- Directions
Transcribe every line of the listing below without any deviation.

• • •

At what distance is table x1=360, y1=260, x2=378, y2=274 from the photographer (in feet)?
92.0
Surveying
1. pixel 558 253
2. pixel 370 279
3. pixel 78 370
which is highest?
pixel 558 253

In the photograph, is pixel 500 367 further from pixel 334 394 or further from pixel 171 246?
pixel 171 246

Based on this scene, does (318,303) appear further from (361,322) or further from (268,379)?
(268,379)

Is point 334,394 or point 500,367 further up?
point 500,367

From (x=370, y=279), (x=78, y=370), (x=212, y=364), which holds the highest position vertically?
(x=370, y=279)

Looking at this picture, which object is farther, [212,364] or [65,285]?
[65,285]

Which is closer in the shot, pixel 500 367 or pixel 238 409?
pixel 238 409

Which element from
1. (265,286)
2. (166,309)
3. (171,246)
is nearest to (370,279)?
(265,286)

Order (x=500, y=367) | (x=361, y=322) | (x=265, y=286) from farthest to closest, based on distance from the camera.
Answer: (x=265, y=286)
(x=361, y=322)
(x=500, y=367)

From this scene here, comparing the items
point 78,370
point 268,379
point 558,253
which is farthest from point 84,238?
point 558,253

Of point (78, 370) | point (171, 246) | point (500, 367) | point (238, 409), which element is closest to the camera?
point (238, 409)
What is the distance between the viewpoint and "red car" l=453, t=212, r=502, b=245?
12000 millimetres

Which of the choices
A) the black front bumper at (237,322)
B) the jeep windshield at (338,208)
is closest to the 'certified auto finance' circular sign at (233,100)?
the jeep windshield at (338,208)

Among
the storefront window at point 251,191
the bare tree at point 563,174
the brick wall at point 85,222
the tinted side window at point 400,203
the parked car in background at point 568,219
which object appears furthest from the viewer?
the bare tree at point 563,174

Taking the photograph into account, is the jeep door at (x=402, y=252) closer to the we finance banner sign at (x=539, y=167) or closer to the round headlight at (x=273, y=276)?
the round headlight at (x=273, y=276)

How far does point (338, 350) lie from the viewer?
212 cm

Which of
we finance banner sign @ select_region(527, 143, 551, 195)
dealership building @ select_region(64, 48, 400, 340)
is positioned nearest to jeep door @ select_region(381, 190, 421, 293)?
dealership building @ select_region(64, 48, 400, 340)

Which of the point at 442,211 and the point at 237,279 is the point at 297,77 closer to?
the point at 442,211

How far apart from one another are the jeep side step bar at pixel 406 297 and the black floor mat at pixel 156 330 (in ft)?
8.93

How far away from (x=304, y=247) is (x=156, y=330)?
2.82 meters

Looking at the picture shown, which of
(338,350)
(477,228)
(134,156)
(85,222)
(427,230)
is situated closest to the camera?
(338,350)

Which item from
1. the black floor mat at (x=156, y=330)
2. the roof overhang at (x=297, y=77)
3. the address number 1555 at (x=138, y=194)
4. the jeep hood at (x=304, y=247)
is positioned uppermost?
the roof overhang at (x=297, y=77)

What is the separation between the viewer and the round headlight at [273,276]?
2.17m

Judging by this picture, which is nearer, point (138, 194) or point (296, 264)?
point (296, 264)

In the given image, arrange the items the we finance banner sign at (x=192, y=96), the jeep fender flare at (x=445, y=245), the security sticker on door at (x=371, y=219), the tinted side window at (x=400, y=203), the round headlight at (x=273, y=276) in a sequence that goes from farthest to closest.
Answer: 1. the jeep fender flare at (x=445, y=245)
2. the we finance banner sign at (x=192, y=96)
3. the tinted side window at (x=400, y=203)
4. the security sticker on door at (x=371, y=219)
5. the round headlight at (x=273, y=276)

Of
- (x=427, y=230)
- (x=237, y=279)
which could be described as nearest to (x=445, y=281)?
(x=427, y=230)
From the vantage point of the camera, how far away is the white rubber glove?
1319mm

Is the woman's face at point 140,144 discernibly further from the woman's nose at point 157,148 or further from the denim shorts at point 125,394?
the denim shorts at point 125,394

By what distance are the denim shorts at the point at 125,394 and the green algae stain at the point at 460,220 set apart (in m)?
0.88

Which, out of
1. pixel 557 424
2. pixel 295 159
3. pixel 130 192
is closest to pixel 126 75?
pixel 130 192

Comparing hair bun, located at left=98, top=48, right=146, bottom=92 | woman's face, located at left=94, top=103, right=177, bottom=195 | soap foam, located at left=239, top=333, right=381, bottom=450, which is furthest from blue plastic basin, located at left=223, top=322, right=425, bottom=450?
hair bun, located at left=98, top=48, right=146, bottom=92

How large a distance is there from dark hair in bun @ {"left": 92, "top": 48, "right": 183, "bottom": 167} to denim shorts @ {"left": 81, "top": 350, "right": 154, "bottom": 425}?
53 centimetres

• • •

- Task response
At what distance is table x1=360, y1=260, x2=378, y2=274 from the photographer (in feet)?
92.0
Surveying
1. pixel 558 253
2. pixel 370 279
3. pixel 78 370
which is highest?
pixel 558 253

In the photograph, is pixel 500 367 further from pixel 334 394 or further from pixel 171 246?
pixel 171 246

Based on this scene, does (318,303) appear further from (361,322) or further from (268,379)?
(268,379)

Is point 334,394 or point 500,367 further up?
point 500,367

From (x=370, y=279), (x=78, y=370), (x=212, y=364), which holds the highest position vertically?
(x=370, y=279)

Looking at this picture, which object is farther, [212,364] or [65,285]?
[65,285]

Which is closer in the shot, pixel 500 367 or pixel 238 409?
pixel 238 409

Which element from
1. (265,286)
2. (166,309)
3. (171,246)
is nearest to (370,279)?
(265,286)

Order (x=500, y=367) | (x=361, y=322) | (x=265, y=286) from farthest to closest, based on distance from the camera.
Answer: (x=265, y=286)
(x=361, y=322)
(x=500, y=367)

From this scene here, comparing the items
point 78,370
point 268,379
point 558,253
which is farthest from point 84,238?
point 558,253

Of point (78, 370) | point (171, 246) | point (500, 367) | point (238, 409), which element is closest to the camera?
point (238, 409)
What is the distance between the viewpoint and "red car" l=453, t=212, r=502, b=245?
12000 millimetres

Which of the choices
A) the black front bumper at (237,322)
B) the jeep windshield at (338,208)
is closest to the 'certified auto finance' circular sign at (233,100)?
the jeep windshield at (338,208)

Among
the storefront window at point 251,191
the bare tree at point 563,174
the brick wall at point 85,222
the tinted side window at point 400,203
the parked car in background at point 568,219
which object appears furthest from the viewer?
the bare tree at point 563,174

Taking the photograph into account, is the jeep door at (x=402, y=252) closer to the we finance banner sign at (x=539, y=167) or closer to the round headlight at (x=273, y=276)?
the round headlight at (x=273, y=276)

How far does point (338, 350) lie from the viewer?
212 cm

Which of
we finance banner sign @ select_region(527, 143, 551, 195)
dealership building @ select_region(64, 48, 400, 340)
is positioned nearest to jeep door @ select_region(381, 190, 421, 293)?
dealership building @ select_region(64, 48, 400, 340)

Which of the point at 442,211 and the point at 237,279 is the point at 297,77 closer to?
the point at 442,211

How far apart from one another are the jeep side step bar at pixel 406 297 and the black floor mat at pixel 156 330 (in ft)?
8.93

How far away from (x=304, y=247) is (x=156, y=330)?
2.82 meters

Looking at the picture shown, which of
(338,350)
(477,228)
(134,156)
(85,222)
(427,230)
is situated closest to the camera?
(338,350)

Which item from
1. the black floor mat at (x=156, y=330)
2. the roof overhang at (x=297, y=77)
3. the address number 1555 at (x=138, y=194)
4. the jeep hood at (x=304, y=247)
is positioned uppermost?
the roof overhang at (x=297, y=77)

What is the separation between the viewer and the round headlight at [273,276]?
2.17m

Judging by this picture, which is nearer, point (138, 194) or point (296, 264)?
point (296, 264)

In the given image, arrange the items the we finance banner sign at (x=192, y=96), the jeep fender flare at (x=445, y=245), the security sticker on door at (x=371, y=219), the tinted side window at (x=400, y=203), the round headlight at (x=273, y=276) in a sequence that goes from farthest to closest.
Answer: 1. the jeep fender flare at (x=445, y=245)
2. the we finance banner sign at (x=192, y=96)
3. the tinted side window at (x=400, y=203)
4. the security sticker on door at (x=371, y=219)
5. the round headlight at (x=273, y=276)

Of
- (x=427, y=230)
- (x=237, y=279)
which could be described as nearest to (x=445, y=281)?
(x=427, y=230)
From the vantage point of the camera, how far away is the white rubber glove?
1319mm

Is the woman's face at point 140,144 discernibly further from the woman's nose at point 157,148 or further from the denim shorts at point 125,394?
the denim shorts at point 125,394

By what distance are the denim shorts at the point at 125,394 and the green algae stain at the point at 460,220 set apart (in m)?
0.88

Which, out of
1. pixel 557 424
2. pixel 295 159
3. pixel 130 192
is closest to pixel 126 75?
pixel 130 192

Comparing hair bun, located at left=98, top=48, right=146, bottom=92 | woman's face, located at left=94, top=103, right=177, bottom=195 | soap foam, located at left=239, top=333, right=381, bottom=450, which is furthest from blue plastic basin, located at left=223, top=322, right=425, bottom=450?
hair bun, located at left=98, top=48, right=146, bottom=92

How large a distance is there from dark hair in bun @ {"left": 92, "top": 48, "right": 183, "bottom": 167} to denim shorts @ {"left": 81, "top": 350, "right": 154, "bottom": 425}?
53 centimetres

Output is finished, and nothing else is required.